The European Union has spent nearly $1 trillion to unify the continent by delivering highways and trains into places where there were once gravel paths. In current dollars, that is over eight times the Marshall Plan that rebuilt Europe after World War II. The EU has bought airports and bridges, trams and swimming pools. It has repaired castles and medieval churches. It hasn’t bought love.
To the vexation of European leaders, some of the biggest recipients of funding are now hotbeds of discontent, brimming with voters disquieted by the cultural and political pressures that have accompanied European integration, and threatening the bloc’s cohesion.
This is a factor which, to this day, continues to confound remainers. They continually impress upon us how the regions depend on EU funding yet it doesn't seem to make a dent. This article manages to answer its own question.
East European leaders returned home touting the money pledged. Some now say this created unrealistic expectations of swift economic change. Among EU enthusiasts, the Copenhagen summit was seen as a step to EU political union - an idea anathema to easterners who had just shed Soviet hegemony. “This vision was never, never shared in countries like Poland or the Baltic States,” said Günter Verheugen, a German politician who oversaw EU enlargement from 1999 to 2004.
One might go one further and say this vision was never shared by the UK either - among others. The grand vision is really a fixation of Western European liberals and our political elites. The EU has always been marketed as a grand gesture of reconciliation between France and Germany where the UK, with a legacy self-image as the saviours of Europe, doesn't really feel the need to get in on the act.
Eastern Europeans, Poland especially have fought their own struggles and you can say the same of the Balkans. They have only ever seen the EU as a pot of money and a marriage of convenience. Just recently I went to Croatia, where on landing at Dubrovnik airport, the EU ring of stars is evident everywhere. The flag on the gate stone is so big you can't miss it. You would almost think it was an occupied country. And in some respects - it is.
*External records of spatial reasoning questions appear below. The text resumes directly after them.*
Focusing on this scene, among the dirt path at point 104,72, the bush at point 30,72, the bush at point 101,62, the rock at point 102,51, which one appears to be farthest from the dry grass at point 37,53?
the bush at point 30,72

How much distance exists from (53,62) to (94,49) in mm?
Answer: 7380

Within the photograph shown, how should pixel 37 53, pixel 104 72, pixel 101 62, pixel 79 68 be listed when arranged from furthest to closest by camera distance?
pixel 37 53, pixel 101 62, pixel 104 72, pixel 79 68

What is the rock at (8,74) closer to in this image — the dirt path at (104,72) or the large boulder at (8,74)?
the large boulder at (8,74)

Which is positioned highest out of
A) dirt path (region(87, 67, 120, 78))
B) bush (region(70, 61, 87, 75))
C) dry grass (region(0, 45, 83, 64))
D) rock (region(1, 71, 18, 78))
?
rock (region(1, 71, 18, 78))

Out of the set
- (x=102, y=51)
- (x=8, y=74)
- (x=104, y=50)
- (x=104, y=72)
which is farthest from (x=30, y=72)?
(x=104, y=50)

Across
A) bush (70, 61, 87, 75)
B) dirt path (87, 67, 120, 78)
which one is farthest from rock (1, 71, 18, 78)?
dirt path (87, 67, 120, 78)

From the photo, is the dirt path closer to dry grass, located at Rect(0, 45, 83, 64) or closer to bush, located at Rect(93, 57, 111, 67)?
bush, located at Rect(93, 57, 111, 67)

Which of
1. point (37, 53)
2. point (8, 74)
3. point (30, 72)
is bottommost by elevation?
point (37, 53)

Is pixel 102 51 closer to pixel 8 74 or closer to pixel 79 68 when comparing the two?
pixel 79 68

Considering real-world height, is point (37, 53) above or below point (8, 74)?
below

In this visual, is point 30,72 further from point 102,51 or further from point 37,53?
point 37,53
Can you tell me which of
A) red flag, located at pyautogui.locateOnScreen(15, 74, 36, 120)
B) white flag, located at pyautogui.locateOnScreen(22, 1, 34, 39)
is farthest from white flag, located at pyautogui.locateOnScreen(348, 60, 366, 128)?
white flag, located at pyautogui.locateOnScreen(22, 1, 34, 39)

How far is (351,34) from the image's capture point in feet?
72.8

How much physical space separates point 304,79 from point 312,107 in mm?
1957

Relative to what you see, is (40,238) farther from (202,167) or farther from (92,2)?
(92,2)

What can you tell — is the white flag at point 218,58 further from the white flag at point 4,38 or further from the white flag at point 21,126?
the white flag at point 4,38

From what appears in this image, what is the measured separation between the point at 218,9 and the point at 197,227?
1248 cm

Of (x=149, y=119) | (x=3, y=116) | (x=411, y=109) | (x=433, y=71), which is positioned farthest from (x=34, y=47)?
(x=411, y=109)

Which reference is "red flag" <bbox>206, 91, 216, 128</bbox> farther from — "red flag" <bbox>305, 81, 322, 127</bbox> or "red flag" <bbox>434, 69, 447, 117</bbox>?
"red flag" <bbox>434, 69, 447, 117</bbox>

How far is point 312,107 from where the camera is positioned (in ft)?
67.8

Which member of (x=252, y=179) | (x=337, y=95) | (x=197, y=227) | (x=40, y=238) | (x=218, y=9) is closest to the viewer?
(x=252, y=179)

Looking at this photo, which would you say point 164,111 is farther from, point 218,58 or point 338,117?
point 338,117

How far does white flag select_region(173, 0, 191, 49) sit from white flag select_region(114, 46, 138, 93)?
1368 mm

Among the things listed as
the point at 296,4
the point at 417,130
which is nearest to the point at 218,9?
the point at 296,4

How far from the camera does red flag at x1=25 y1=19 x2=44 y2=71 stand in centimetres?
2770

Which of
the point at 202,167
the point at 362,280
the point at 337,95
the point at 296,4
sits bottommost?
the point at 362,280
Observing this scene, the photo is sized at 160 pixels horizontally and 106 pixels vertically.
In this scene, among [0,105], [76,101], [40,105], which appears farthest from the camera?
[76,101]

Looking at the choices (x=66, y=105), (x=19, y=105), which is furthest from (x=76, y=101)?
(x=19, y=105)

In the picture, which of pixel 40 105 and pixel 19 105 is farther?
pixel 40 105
Once you get into the city, however, the EU flag is nowhere to be seen. The Croatian crest adorns to rock face above the city and military insignia are painted on to the walls approaching the city. Croatia is a country with a strong sense of nationhood - which is not at all surprising given its recent history. If you talk to the locals the EU is seen as an economic necessity, and a welcome source of revenue but beyond that you won't find rabid europhilia. As I understand it, that attitude is much the same in Greece which historically has seen any regional power as a pot of money and has configured its politics accordingly.
That really is about the size of it. The EU vision is little more than a delusion where the peoples of Europe tolerate it simply because there are undeniable economic advantages. Britain, however, does not see it like that. Britain sees itself as a wealthy country which isn't financially dependent on the EU.
Remainers point to the regional funding in the UK, particularly in deprived areas, but unless you're a direct beneficiary it doesn't make a huge difference. Moreover, you can go all around the country and find projects from community centres to nature parks funded by the EU, but the first thing one notices is that the sponsorship plaques are tarnished. They date back to the early 90's when we were being softened up for Euro membership.
As soon as it became clear the UK wasn't going to join the Euro, the UK's fate was sealed. We were simply not on the road to the same destination and since then there have been fewer visible signs of EU occupation. But then as the article observes, there are strong cultural influences in Eastern Europe which see the EU as a threat to their own values. UK liberals may assume the UK is above all that having undermined national self-confidence and demonised nationalism over decades - but those feelings on identity still run deep.
This is where the EU made avoidable mistakes. I recall as a young activist in the eurosceptic movement that our own government was determined to take us deeper into the EU without our consent, and then we started to see symbols of EU dominion popping up on official documents, not least our driving licences. Soon after, the ring of stars appear on the registration plates of new cars. This was a silent bureaucratic coup.
For all the liberal sneering about blue passports, the anger was less to do with the colour as the fact this was a sign of an unwelcome takeover. They were letting us know that the EU was our supreme government - whether we wanted it or not.
This, in part, explains the generational divide in that the young have only ever really known EU dominion and will not remember the series of betrayals through brought us to where we are now. Moreover the rejection of the EU as as much a two fingered salute to the political elites who did this to us in the first place. We now find the damage done by Brexit is the effect of taking back what should never have been given away.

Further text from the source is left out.